El pecado de omisión es muy grave y qué  poca conciencia tenemos del mismo.  Estamos muy enfocados con los pecados que tienen que ver con acciones palpables: murmuración, robo, embriaguez, ofensas verbales o físicas, cometidas en algún momento de nuestra vida, y por supuesto que deben ser examinadas, valoradas y en arrepentimiento confesadas, logrando incluso de algún modo resarcir el daño cometido.  Pero qué poco pensamos en el pecado de omisión, que consiste en no hacer el bien que podríamos hacer cuando hay que hacerlo.  Estamos destinados a producir frutos de acuerdo con las capacidades dadas por Dios y que deben ser desarrolladas a lo largo de nuestra vida. El asunto es que no realizamos la voluntad de Dios y dejamos dormir esas energías que poco a poco se diluyen.

Todos tenemos cualidades de diversa categoría que cooperan con el movimiento ascendente de la humanidad, recapitulada en Cristo, que va hacia su plenitud en un encuentro profundo con Dios, en donde nos iremos divinizando sin perder nuestra identidad humana y personal.  Esas capacidades naturales y espirituales están destinadas a promover el ascenso del ser humano, cada uno de acuerdo a su ubicación histórica. El drama viene cuando se entierran los talentos y se crean vacíos, como “agujeros negros” en esa marcha hacia el cielo, y muchas personas sufren por  no tener las ayudas convenientes de acuerdo a lo que podríamos aportar.

Dos parábolas nos iluminan: La del Buen Samaritano, (cf Lc  10,30-37) donde el Señor reconoce como justo a este hombre, que en un acto de misericordia profunda se baja del caballo y atiende al apaleado con lo que tiene y lo monta en su cabalgadura y lo lleva a la posada más próxima, haciéndose cargo de él.  Aquí se nota cómo la compasión activa, la que le duele el drama del otro se convierte en una acción liberadora de una opresión. El buen samaritano aporta lo que posee, no menos,  y con eso salva al otro de la muerte.  La otra, la parábola de los Talentos, (cf Mt 25, 14-30), donde un señor se va de viaje y deja a un siervo cinco talentos, a otros dos y a otro uno, a cada cual según su capacidad.  Luego el que había recibido cinco talentos los trabajó y ganó otros cinco.  Igual pasó con el que tenía dos.  Pero el que tenía uno, hizo un hoyo en la tierra y escondió el dinero de su amo. El drama no se hizo esperar, ya que nada más volver el amo del viaje se dio cuenta de todo y condenó al que no puso a producir el talento.
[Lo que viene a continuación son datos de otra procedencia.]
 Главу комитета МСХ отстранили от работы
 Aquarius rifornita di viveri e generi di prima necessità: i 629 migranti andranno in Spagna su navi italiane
Enterrar el talento sería tener amor y no darlo, dejando a los seres queridos con un vacío en el alma; tener inteligencia y no aportar nada productivo para nadie; tener bienes materiales y no compartirlos; poder llevar a otros a Dios y no hacer nada.  Enterrar el talento significa permanecer indiferente al dolor humano, pensando solamente en el propio ego. Lo hermoso es presentarse en el juicio final con las manos llenas de buenas obras y decirle a Dios, con quien somos invencibles, ¡misión cumplida!

Las obras hablan del corazón de cada uno. Son los frutos los que nos dicen qué árbol es aquel y nadie puede engañarse a sí mismo y menos en un juicio final, donde Dios es el juez.